*Compiti richiesti:*
• A. Elenca tutte le persone citate con nome e cognome nella recensione.
• B. Riporta, per favore, il tratto della recensione che va da "L’ ultimo album" fino a "ogni trattamento digitale.", estremi inclusi.

*Testo da leggere:*
=-=-=-=-=
Share This Article
La parola “declino” ci parla di fine di un’epoca, di grandezza e splendore, di contrazione di ogni forma di crescita, di collasso generale di valori e ricchezze, di credenze e fedi… Ma resta una parola letteraria, nella quale scintilla un aspetto estetico fortemente edonistico e auto compiaciuto, nel quale la fine di civiltà non odora di nulla. Siamo invece in pieno “smottamento” e la sporcizia prodotta necessita di termini concreti, di espressioni stilistiche dalle mani immelmate dal contatto con le macerie, dalle voci roche per la polvere respirata, dalle note ostiche e ostili.
L’ ultimo album dei Bachi da Pietra, “Quintale”, registrato e mixato da Giulio Favero, fa al caso del sudiciume di questo nostro declino: quintale di rumore, quintale di dolore, quintale di merda, quintale di sangue, quintale di sconcezze, quintale di pietra su di noi, quintale di porcherie da raccontare, quintale di ingiustizie per le quali non reclamare più alcun risarcimento. Giovanni Succi e Bruno Dorella per ottenere la possanza primeva che serve allo scopo di raccontare “il terriccio senza fine” ed estremizzare la resa di strumenti rock come chitarra e batteria, tradizionalmente arrembanti per protesta e denuncia (ascoltare la perdifiato “Coleotteri” per capire), registrano l’intero album evitando ogni trattamento digitale.
=-=-=-=-=
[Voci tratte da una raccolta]

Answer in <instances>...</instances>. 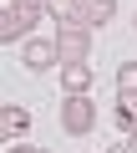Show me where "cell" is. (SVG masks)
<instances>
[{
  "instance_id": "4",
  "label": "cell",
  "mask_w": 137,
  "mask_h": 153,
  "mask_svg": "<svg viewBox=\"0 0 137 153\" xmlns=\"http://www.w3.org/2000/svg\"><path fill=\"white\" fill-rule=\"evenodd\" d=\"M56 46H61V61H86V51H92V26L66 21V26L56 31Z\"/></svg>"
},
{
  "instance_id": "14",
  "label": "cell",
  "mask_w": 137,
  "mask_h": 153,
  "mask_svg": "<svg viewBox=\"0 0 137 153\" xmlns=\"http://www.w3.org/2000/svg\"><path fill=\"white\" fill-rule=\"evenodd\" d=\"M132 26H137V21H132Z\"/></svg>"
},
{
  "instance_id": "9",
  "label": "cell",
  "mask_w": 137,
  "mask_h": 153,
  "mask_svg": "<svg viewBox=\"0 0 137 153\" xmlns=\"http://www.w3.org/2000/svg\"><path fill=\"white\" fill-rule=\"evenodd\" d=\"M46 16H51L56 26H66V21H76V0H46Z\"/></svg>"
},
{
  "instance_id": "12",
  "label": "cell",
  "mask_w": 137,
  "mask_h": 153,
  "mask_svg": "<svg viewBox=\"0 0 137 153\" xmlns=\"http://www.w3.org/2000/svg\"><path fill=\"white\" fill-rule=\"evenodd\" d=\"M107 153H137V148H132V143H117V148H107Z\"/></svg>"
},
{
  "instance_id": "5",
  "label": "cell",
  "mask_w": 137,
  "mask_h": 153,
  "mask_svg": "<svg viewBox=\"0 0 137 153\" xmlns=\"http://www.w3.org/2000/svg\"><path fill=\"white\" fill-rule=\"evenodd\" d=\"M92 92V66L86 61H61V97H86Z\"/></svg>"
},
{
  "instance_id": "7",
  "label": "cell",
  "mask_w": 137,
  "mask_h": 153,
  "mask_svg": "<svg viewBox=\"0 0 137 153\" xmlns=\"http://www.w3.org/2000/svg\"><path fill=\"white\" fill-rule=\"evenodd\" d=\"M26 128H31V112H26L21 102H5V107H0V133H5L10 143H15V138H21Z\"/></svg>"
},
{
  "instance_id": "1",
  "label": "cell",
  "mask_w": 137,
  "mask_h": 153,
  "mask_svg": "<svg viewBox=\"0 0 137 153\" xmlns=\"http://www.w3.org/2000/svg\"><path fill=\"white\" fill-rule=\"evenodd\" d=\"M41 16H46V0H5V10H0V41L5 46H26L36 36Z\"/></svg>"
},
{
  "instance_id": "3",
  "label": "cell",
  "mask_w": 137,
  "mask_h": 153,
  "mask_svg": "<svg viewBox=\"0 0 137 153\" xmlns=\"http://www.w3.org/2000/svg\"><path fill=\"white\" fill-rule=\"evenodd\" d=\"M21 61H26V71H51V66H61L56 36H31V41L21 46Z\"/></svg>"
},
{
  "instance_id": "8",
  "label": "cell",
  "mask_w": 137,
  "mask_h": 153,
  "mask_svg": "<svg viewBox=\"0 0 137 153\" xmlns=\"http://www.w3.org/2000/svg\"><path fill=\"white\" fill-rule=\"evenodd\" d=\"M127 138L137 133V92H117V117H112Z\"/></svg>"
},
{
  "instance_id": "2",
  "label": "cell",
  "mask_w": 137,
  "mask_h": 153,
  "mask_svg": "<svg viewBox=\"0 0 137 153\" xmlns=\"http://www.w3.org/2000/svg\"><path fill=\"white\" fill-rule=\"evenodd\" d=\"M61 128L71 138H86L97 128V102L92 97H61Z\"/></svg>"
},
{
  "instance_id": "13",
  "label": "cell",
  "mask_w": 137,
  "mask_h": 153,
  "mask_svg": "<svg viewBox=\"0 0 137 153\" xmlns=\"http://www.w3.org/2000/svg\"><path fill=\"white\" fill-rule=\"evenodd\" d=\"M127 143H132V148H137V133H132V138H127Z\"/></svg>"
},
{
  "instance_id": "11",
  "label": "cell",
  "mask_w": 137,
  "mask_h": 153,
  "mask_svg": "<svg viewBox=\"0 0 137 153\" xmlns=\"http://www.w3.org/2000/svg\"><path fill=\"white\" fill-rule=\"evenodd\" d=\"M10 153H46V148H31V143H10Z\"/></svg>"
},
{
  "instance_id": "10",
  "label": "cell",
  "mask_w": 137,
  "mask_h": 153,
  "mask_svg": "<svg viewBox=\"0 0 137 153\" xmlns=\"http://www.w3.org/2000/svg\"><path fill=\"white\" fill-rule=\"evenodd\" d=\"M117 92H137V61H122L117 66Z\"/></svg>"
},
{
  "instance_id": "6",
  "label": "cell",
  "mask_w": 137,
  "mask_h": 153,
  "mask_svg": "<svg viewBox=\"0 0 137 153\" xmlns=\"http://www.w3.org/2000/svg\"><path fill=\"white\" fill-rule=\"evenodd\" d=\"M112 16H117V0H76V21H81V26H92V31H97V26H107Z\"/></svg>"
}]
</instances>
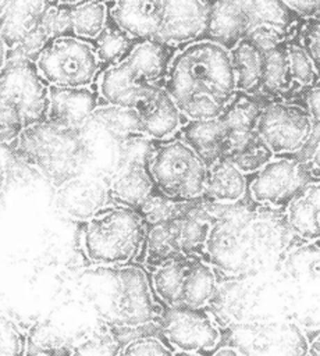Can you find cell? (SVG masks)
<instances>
=-=-=-=-=
*Risposte attese:*
• A. Giulio Favero, Giovanni Succi, Bruno Dorella

• B.
L’ ultimo album dei Bachi da Pietra, “Quintale”, registrato e mixato da Giulio Favero, fa al caso del sudiciume di questo nostro declino: quintale di rumore, quintale di dolore, quintale di merda, quintale di sangue, quintale di sconcezze, quintale di pietra su di noi, quintale di porcherie da raccontare, quintale di ingiustizie per le quali non reclamare più alcun risarcimento. Giovanni Succi e Bruno Dorella per ottenere la possanza primeva che serve allo scopo di raccontare “il terriccio senza fine” ed estremizzare la resa di strumenti rock come chitarra e batteria, tradizionalmente arrembanti per protesta e denuncia (ascoltare la perdifiato “Coleotteri” per capire), registrano l’intero album evitando ogni trattamento digitale.